[Recorded data]
☆ ☆ ☆ ☆ ☆ ☆ ☆
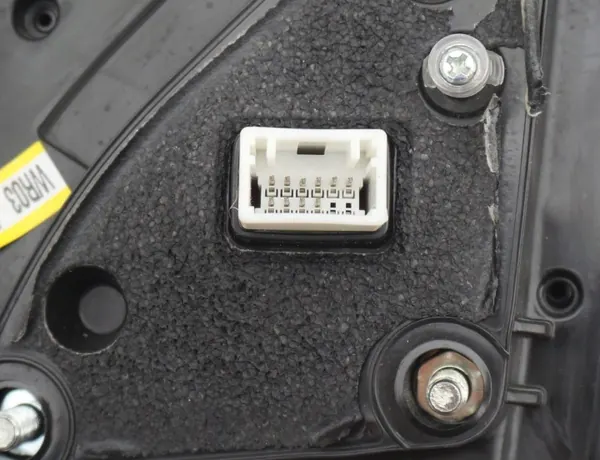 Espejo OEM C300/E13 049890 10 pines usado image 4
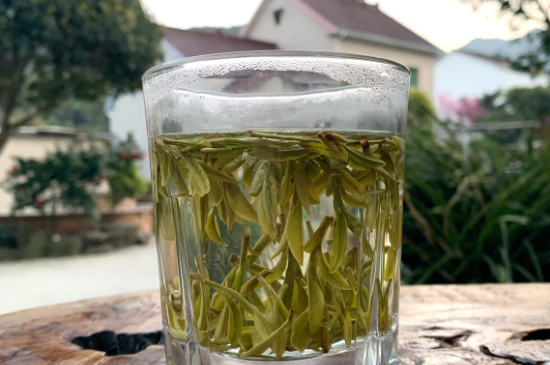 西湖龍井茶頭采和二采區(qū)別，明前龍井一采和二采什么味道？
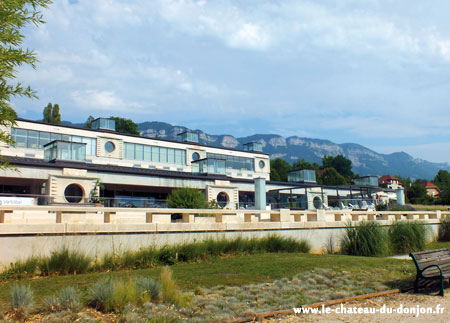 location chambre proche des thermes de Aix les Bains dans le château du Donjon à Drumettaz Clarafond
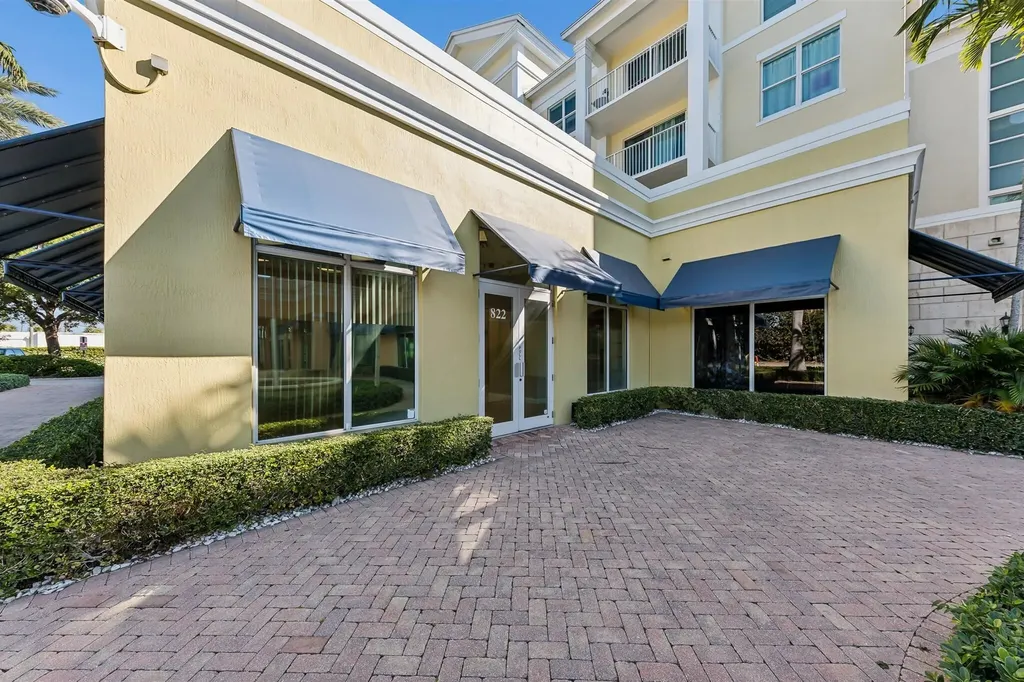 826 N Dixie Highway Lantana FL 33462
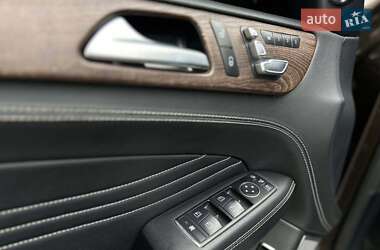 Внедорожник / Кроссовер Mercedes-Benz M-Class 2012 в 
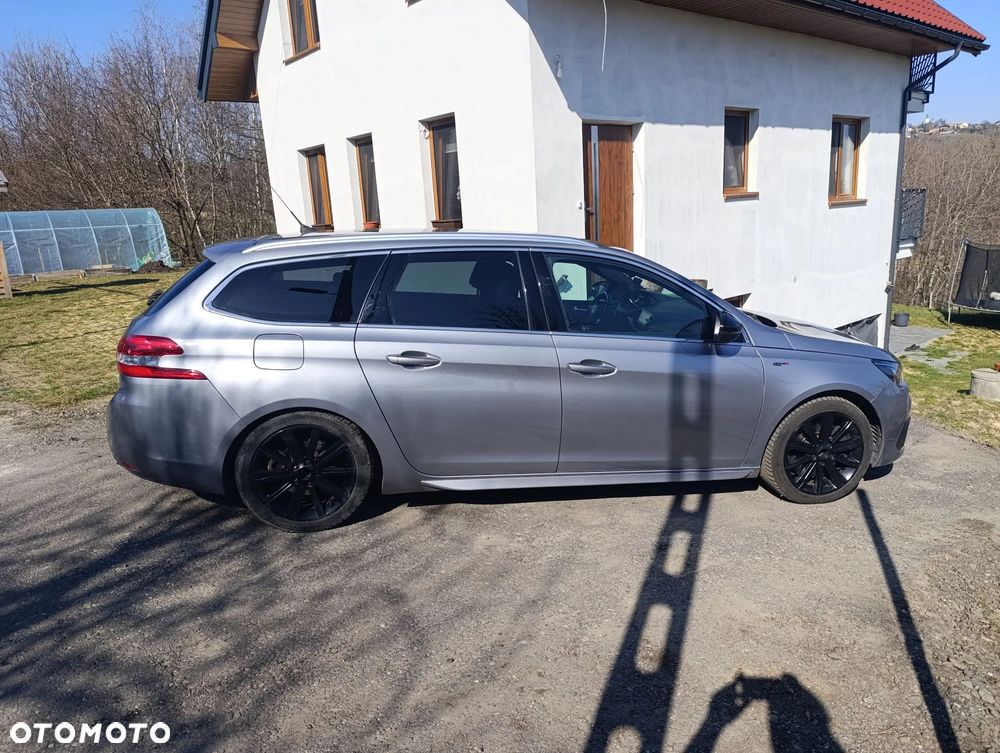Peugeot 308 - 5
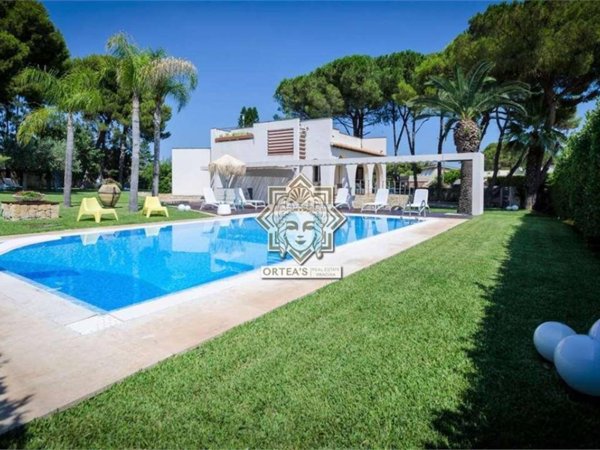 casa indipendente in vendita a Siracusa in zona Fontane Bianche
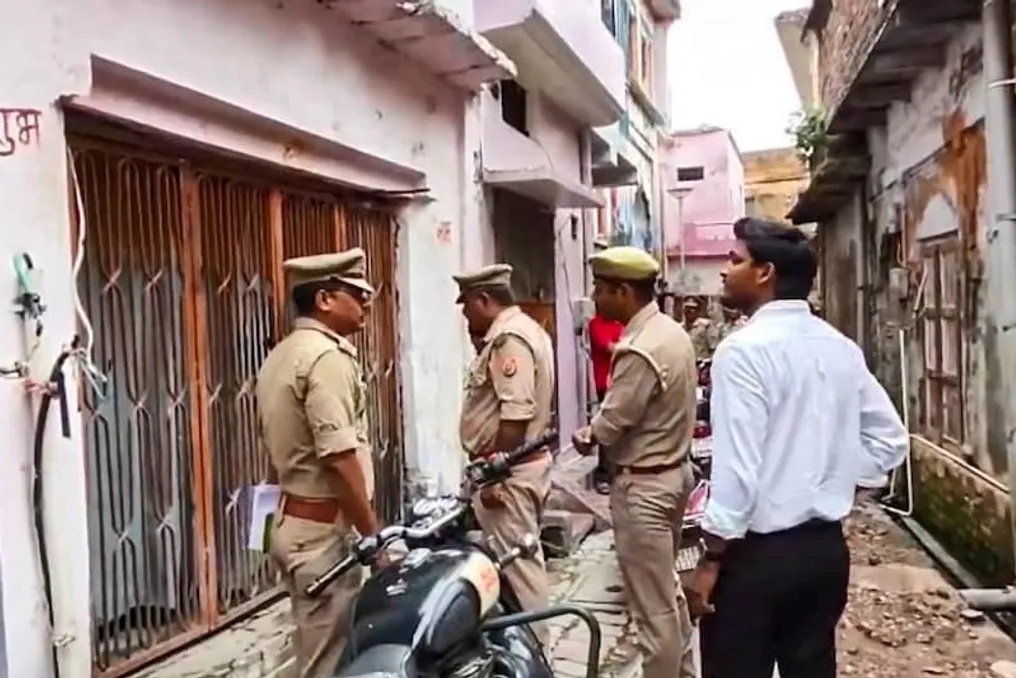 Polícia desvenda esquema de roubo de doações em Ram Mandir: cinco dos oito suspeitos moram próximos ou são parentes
☆ ☆ ☆ ☆ ☆ ☆ ☆
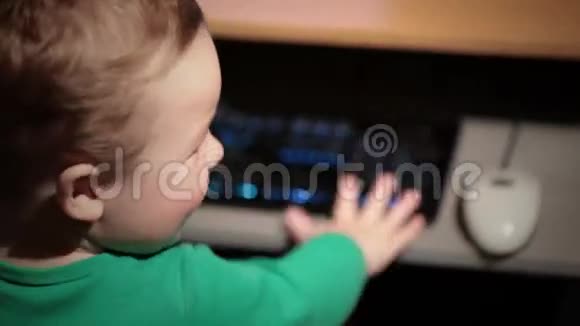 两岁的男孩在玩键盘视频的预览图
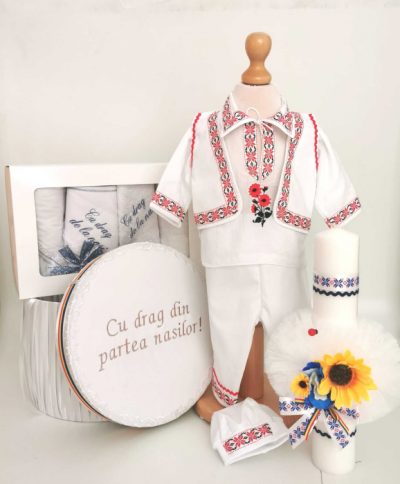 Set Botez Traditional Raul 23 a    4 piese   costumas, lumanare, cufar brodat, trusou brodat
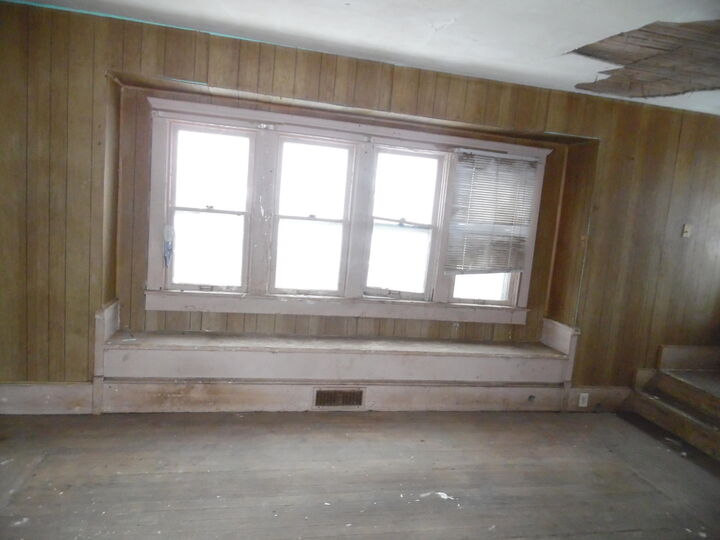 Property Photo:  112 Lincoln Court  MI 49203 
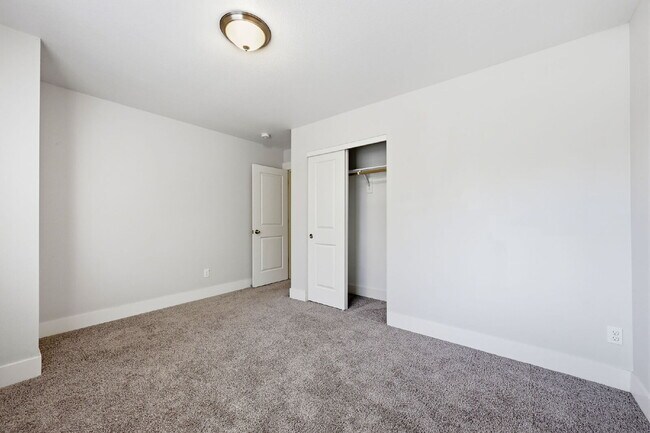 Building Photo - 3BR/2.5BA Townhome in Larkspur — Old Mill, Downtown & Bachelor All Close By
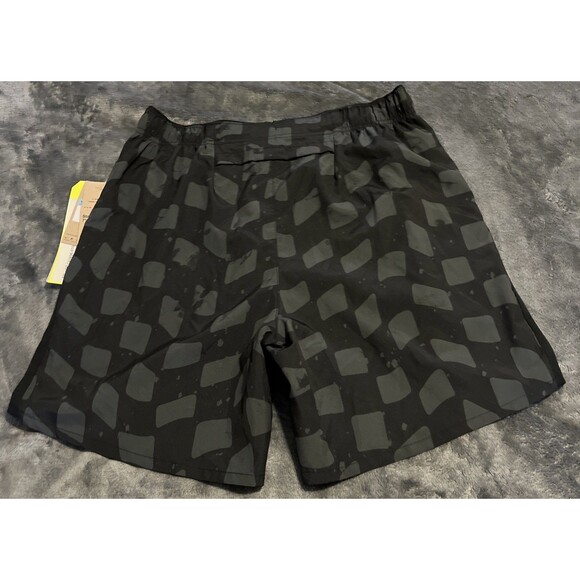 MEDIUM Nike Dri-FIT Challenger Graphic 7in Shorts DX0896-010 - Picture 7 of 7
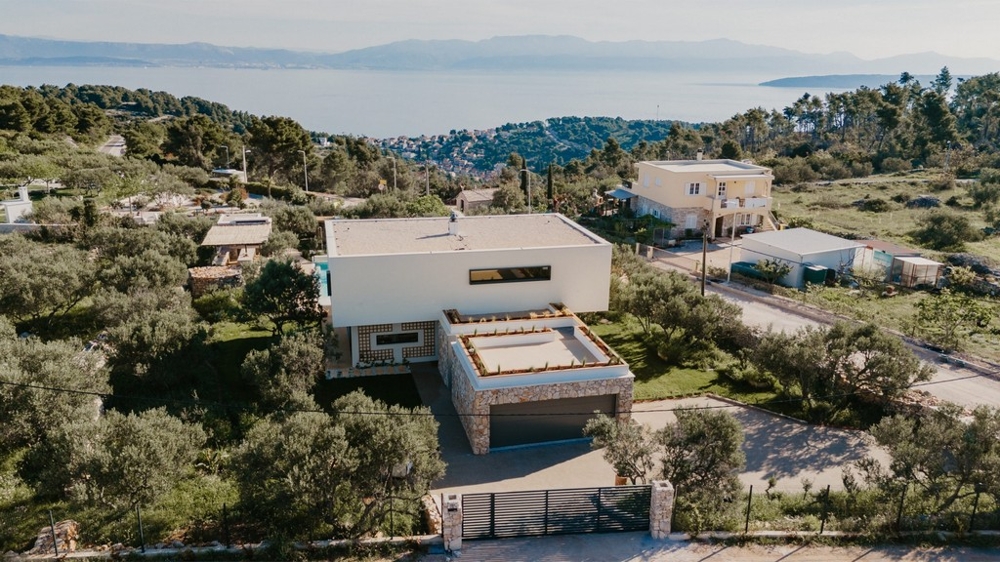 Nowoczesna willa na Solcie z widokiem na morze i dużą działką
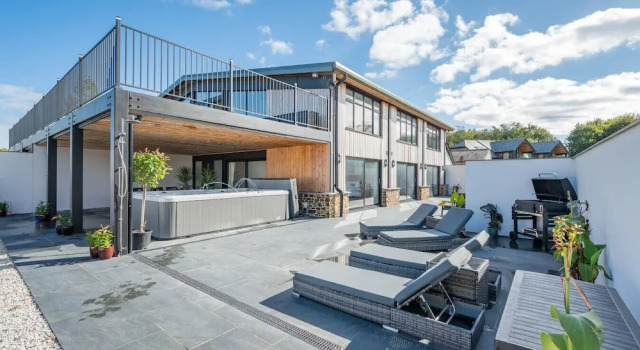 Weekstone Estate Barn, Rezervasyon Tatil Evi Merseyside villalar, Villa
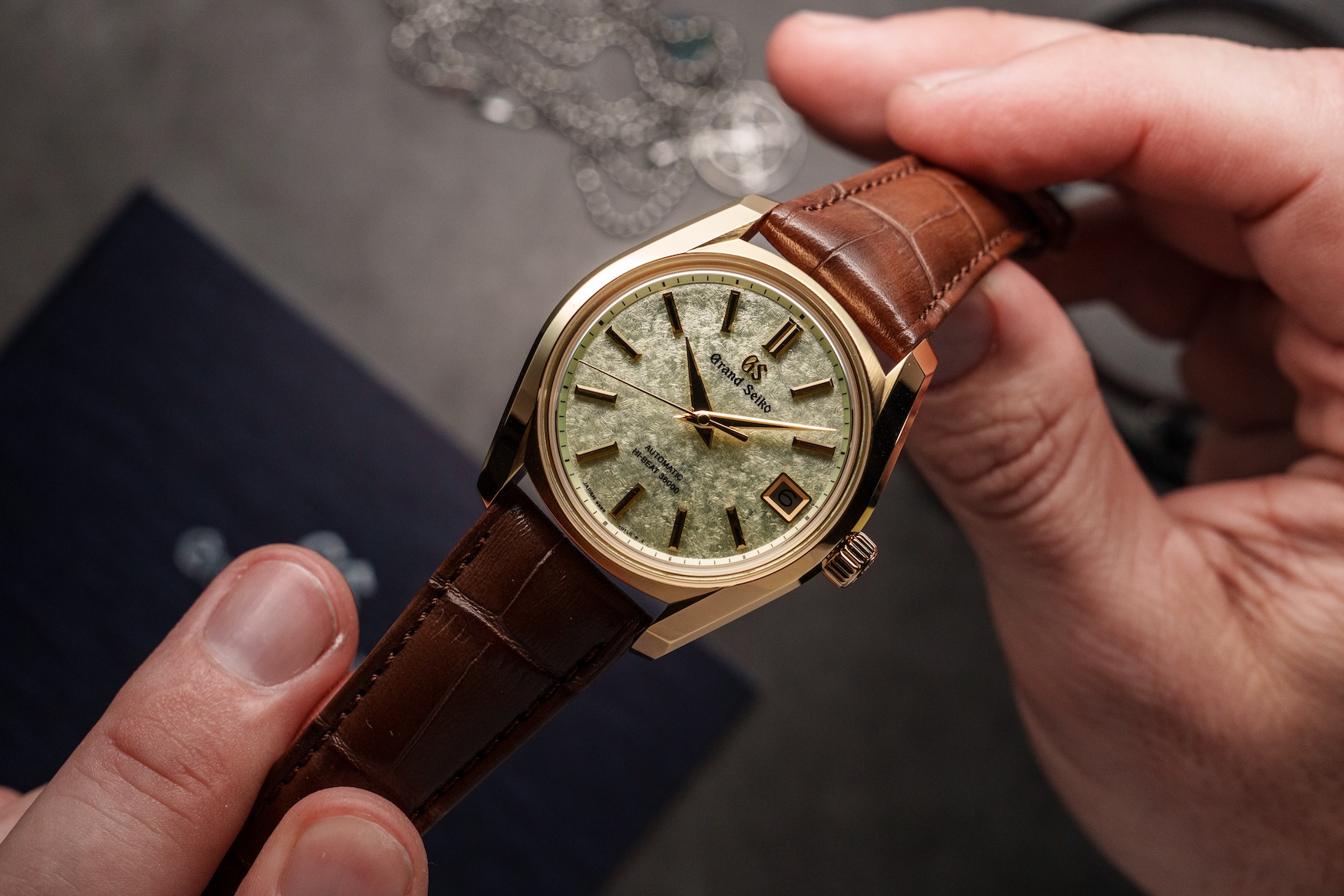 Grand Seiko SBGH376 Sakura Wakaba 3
☆ ☆ ☆ ☆ ☆ ☆ ☆
■ Work task ■
Reproduce exactly the lines of the data above that run from the line with "Espejo OEM C300/E13" down to the line with "Polícia desvenda esquema", both ends included. Pictures do not belong in the copy.

■ Solution to the problem ■
 Espejo OEM C300/E13 049890 10 pines usado image 4
 西湖龍井茶頭采和二采區(qū)別，明前龍井一采和二采什么味道？
 location chambre proche des thermes de Aix les Bains dans le château du Donjon à Drumettaz Clarafond
 826 N Dixie Highway Lantana FL 33462
 Внедорожник / Кроссовер Mercedes-Benz M-Class 2012 в 
Peugeot 308 - 5
 casa indipendente in vendita a Siracusa in zona Fontane Bianche
 Polícia desvenda esquema de roubo de doações em Ram Mandir: cinco dos oito suspeitos moram próximos ou são parentes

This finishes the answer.